Juni 2007 (vor dem G8-Gipfel in Heiligendamm)
Jedes Jahr, wenn die Staatchefs der G8 in einem abgelegenen, bis auf die Zähne bewaffneten Unterschlupf zusammentreffen, erfreuen wir uns toller Versprechungen und Ausblicke zur Bekämpfung der Armut, Verbesserung der Welt und Lösung von Problemen. Doch jedes Mal müssen wir enttäuscht feststellen, dass die Versprechungen nicht eingehalten werden und sich die Situation auf der Welt, in der Milliarden von Menschen in Armut leben, nicht verändert. Die Ankündigungen der G8 sind nichts weiter als leere Hüllen und eine Methode ihre eigentliche Politik in den Hintergrund zu stellen. So nutzen die Regierungen die G8-Gipfel immer wieder dazu sich als sehr besorgt an der Lage der armen Länder der Welt zu präsentieren. In Wirklichkeit besprechen sie wie sie die Welt weiter ausbeuten können.

• • •

Aufgabe 1: Gib nur die Anzahl der Zeilen in der Auflistung an, die das Wort „centimetres“ enthalten.

Extrahierte Informationen:
• • •

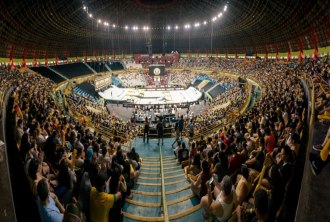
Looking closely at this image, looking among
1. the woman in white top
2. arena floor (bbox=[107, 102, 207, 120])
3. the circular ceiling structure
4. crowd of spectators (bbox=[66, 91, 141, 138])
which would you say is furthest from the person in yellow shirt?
arena floor (bbox=[107, 102, 207, 120])

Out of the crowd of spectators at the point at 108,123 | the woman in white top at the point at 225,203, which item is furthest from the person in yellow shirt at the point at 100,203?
A: the crowd of spectators at the point at 108,123

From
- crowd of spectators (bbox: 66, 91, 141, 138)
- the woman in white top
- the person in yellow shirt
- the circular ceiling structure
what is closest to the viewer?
the person in yellow shirt

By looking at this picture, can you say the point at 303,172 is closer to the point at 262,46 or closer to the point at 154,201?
the point at 154,201

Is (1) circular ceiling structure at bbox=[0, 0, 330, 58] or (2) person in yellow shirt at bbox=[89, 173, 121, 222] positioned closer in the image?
(2) person in yellow shirt at bbox=[89, 173, 121, 222]

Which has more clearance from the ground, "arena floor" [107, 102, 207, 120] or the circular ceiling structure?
the circular ceiling structure

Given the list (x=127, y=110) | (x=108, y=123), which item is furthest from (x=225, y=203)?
(x=127, y=110)

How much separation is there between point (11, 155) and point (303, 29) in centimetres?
3533

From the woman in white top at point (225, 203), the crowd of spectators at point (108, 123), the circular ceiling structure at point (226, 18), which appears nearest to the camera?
the woman in white top at point (225, 203)

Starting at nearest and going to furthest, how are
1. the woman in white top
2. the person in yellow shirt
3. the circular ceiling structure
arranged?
1. the person in yellow shirt
2. the woman in white top
3. the circular ceiling structure

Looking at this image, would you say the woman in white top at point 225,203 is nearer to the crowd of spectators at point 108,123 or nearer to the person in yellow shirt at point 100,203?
the person in yellow shirt at point 100,203

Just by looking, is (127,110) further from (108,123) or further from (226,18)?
(226,18)

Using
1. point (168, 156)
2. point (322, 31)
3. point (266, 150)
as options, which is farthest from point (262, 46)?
point (266, 150)

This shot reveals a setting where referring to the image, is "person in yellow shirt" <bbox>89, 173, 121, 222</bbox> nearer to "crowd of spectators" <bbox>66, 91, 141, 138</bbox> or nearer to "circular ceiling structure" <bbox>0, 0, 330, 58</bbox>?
"crowd of spectators" <bbox>66, 91, 141, 138</bbox>

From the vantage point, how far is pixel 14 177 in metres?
4.11
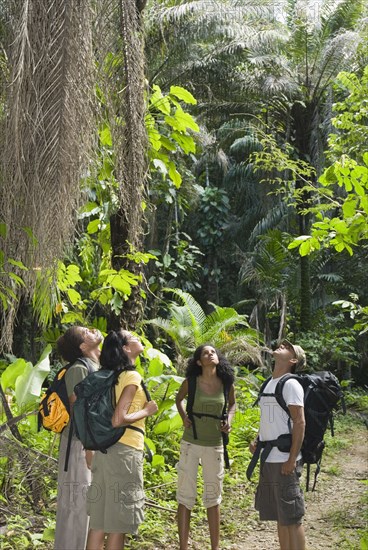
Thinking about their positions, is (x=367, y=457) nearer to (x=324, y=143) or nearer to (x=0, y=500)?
(x=0, y=500)

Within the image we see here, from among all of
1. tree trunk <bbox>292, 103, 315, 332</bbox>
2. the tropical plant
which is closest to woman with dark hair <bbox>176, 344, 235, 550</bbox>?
the tropical plant

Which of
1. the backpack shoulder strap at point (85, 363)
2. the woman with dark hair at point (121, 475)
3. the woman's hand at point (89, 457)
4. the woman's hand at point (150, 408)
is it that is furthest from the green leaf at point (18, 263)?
the woman's hand at point (89, 457)

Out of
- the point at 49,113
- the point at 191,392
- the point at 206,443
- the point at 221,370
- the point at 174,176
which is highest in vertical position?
the point at 174,176

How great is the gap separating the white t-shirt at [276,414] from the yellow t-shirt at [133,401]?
0.84 meters

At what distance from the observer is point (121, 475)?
14.9ft

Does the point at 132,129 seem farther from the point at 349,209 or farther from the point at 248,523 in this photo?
the point at 248,523

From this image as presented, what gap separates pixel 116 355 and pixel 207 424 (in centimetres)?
122

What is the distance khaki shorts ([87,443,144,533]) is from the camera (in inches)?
177

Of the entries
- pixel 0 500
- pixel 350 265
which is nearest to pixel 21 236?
pixel 0 500

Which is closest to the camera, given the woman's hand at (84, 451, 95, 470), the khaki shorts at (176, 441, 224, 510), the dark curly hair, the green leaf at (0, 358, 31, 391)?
the woman's hand at (84, 451, 95, 470)

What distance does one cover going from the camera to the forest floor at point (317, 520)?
6457 millimetres

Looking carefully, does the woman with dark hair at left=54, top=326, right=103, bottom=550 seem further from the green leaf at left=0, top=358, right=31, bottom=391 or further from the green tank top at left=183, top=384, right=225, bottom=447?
the green leaf at left=0, top=358, right=31, bottom=391

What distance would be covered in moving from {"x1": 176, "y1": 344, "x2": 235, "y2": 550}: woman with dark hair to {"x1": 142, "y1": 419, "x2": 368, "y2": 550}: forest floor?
0.72 m

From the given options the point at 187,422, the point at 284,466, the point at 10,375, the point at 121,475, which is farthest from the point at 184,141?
the point at 10,375
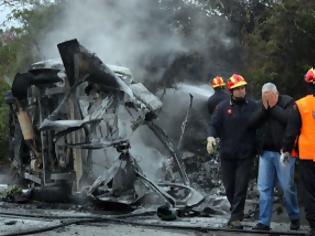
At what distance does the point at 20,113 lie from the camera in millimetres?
10477

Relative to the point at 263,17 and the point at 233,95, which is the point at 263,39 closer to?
the point at 263,17

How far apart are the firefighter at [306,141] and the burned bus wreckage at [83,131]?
2.45 m

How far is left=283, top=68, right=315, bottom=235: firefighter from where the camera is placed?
6395 mm

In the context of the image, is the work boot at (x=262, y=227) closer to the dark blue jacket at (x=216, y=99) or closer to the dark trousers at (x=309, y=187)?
the dark trousers at (x=309, y=187)

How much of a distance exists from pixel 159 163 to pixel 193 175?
2.57m

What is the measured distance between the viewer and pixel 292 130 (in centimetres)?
645

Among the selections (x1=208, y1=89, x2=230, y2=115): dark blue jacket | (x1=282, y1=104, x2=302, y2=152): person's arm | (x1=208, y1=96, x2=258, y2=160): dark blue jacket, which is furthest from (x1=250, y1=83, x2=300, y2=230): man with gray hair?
(x1=208, y1=89, x2=230, y2=115): dark blue jacket

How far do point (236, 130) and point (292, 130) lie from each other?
88 centimetres

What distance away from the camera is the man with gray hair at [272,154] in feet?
22.4

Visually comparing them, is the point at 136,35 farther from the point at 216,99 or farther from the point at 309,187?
the point at 309,187

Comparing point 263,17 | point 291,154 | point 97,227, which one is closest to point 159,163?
point 97,227

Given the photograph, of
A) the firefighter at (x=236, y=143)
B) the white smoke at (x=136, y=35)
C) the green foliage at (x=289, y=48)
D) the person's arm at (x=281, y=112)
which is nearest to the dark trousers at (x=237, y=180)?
the firefighter at (x=236, y=143)

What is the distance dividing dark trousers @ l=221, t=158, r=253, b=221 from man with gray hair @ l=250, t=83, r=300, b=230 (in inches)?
7.8

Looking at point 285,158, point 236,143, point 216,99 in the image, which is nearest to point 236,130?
point 236,143
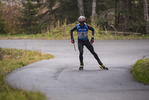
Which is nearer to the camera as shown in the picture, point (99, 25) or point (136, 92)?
point (136, 92)

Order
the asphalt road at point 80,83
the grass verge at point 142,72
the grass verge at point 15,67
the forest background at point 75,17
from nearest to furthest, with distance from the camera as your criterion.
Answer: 1. the grass verge at point 15,67
2. the asphalt road at point 80,83
3. the grass verge at point 142,72
4. the forest background at point 75,17

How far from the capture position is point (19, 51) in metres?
16.0

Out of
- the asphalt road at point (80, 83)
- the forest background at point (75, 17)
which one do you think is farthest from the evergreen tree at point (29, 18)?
the asphalt road at point (80, 83)

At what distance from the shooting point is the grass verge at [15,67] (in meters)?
5.25

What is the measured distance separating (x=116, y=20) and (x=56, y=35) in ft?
23.4

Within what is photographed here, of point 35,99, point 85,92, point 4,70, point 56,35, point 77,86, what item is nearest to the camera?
point 35,99

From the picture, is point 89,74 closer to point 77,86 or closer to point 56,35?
point 77,86

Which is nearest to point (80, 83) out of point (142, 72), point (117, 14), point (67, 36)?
point (142, 72)

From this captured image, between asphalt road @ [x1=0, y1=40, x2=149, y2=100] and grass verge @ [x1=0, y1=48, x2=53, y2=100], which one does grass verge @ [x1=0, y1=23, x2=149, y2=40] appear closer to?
grass verge @ [x1=0, y1=48, x2=53, y2=100]

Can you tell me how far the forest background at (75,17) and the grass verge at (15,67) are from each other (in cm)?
1320

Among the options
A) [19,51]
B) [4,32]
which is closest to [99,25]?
[4,32]

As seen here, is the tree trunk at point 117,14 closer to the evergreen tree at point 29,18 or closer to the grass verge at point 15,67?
the evergreen tree at point 29,18

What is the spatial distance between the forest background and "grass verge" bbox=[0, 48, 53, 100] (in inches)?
520

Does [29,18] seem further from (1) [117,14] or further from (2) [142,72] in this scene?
(2) [142,72]
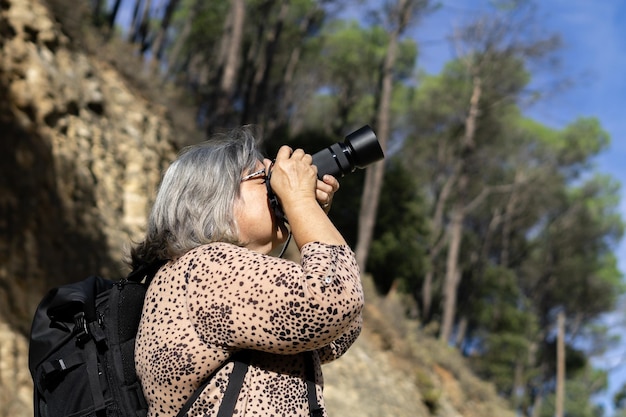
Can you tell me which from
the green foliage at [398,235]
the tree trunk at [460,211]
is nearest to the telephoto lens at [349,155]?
the green foliage at [398,235]

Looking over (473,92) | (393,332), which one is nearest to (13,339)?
(393,332)

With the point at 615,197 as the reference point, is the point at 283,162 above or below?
above

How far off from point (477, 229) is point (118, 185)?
996 inches

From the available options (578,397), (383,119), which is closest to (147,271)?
(383,119)

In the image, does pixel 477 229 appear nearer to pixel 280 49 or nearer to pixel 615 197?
pixel 615 197

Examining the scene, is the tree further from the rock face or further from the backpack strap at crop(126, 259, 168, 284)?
the backpack strap at crop(126, 259, 168, 284)

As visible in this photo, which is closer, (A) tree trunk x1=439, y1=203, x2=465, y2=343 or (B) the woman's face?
(B) the woman's face

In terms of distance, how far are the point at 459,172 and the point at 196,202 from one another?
2223cm

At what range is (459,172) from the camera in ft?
76.8

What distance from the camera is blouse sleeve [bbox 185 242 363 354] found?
154 centimetres

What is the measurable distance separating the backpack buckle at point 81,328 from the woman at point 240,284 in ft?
0.42

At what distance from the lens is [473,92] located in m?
21.5

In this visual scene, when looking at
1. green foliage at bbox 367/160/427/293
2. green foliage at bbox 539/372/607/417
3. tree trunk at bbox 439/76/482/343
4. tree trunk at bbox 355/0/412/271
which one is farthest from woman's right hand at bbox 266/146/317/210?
green foliage at bbox 539/372/607/417

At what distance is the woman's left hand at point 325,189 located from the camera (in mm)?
1881
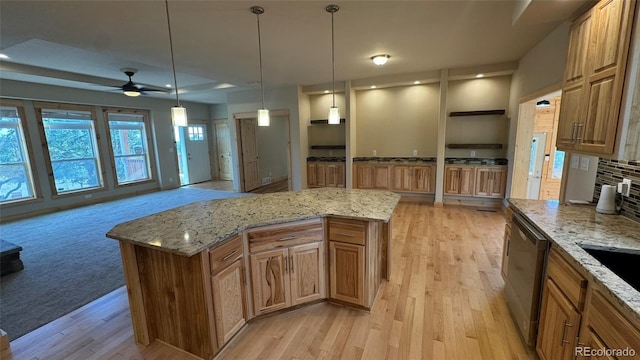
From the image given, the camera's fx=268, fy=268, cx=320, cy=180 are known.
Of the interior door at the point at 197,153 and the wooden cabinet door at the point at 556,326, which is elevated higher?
the interior door at the point at 197,153

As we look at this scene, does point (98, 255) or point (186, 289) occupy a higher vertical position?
point (186, 289)

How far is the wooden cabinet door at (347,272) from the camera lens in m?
2.19

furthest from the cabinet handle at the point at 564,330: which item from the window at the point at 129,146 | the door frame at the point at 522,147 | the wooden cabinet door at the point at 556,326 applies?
the window at the point at 129,146

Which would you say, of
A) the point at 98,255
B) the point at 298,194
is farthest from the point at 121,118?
the point at 298,194

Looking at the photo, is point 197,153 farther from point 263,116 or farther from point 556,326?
point 556,326

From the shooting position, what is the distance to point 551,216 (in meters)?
1.96

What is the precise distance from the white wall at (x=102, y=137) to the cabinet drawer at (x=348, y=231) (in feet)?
22.2

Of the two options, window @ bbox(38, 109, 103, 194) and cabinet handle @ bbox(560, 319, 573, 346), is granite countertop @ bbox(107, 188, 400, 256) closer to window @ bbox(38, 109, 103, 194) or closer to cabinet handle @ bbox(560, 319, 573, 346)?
cabinet handle @ bbox(560, 319, 573, 346)

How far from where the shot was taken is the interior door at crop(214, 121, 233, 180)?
934 centimetres

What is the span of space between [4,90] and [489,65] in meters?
8.85

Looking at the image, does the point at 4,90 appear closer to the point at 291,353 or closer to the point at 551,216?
the point at 291,353

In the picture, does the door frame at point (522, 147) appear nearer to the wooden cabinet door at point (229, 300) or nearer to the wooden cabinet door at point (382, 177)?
the wooden cabinet door at point (382, 177)

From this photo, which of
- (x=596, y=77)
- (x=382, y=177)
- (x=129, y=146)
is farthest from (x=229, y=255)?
(x=129, y=146)

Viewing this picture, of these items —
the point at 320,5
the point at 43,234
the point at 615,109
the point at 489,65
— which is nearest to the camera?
the point at 615,109
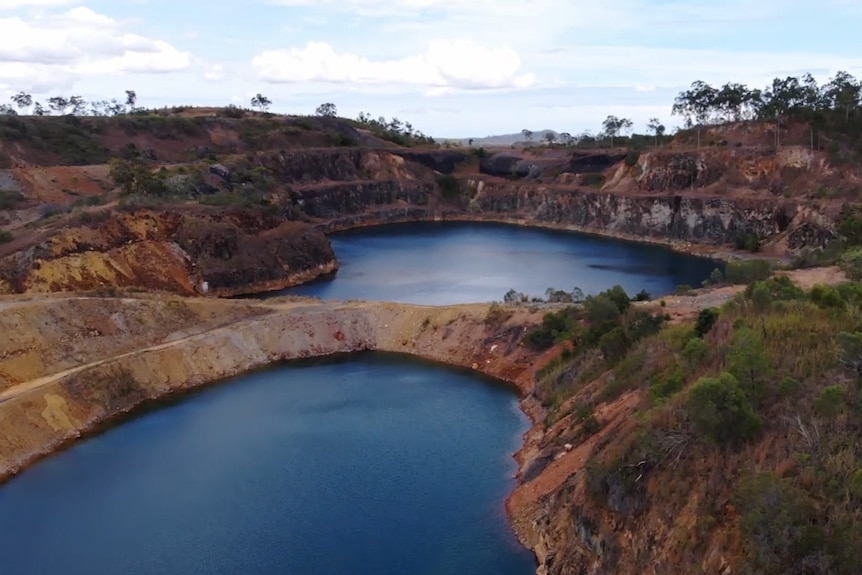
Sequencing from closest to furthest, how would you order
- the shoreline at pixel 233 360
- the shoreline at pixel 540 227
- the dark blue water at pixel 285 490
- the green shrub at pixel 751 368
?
the green shrub at pixel 751 368
the dark blue water at pixel 285 490
the shoreline at pixel 233 360
the shoreline at pixel 540 227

• • •

Aufgabe 2: Beantworte anhand des Textes über die G8-Gipfel, wozu die Regierungen diese Gipfel immer wieder nutzen.

Vollständige Antwort 1: 6

Vollständige Antwort 2: Sie nutzen sie, um sich als sehr besorgt an der Lage der armen Länder der Welt zu präsentieren.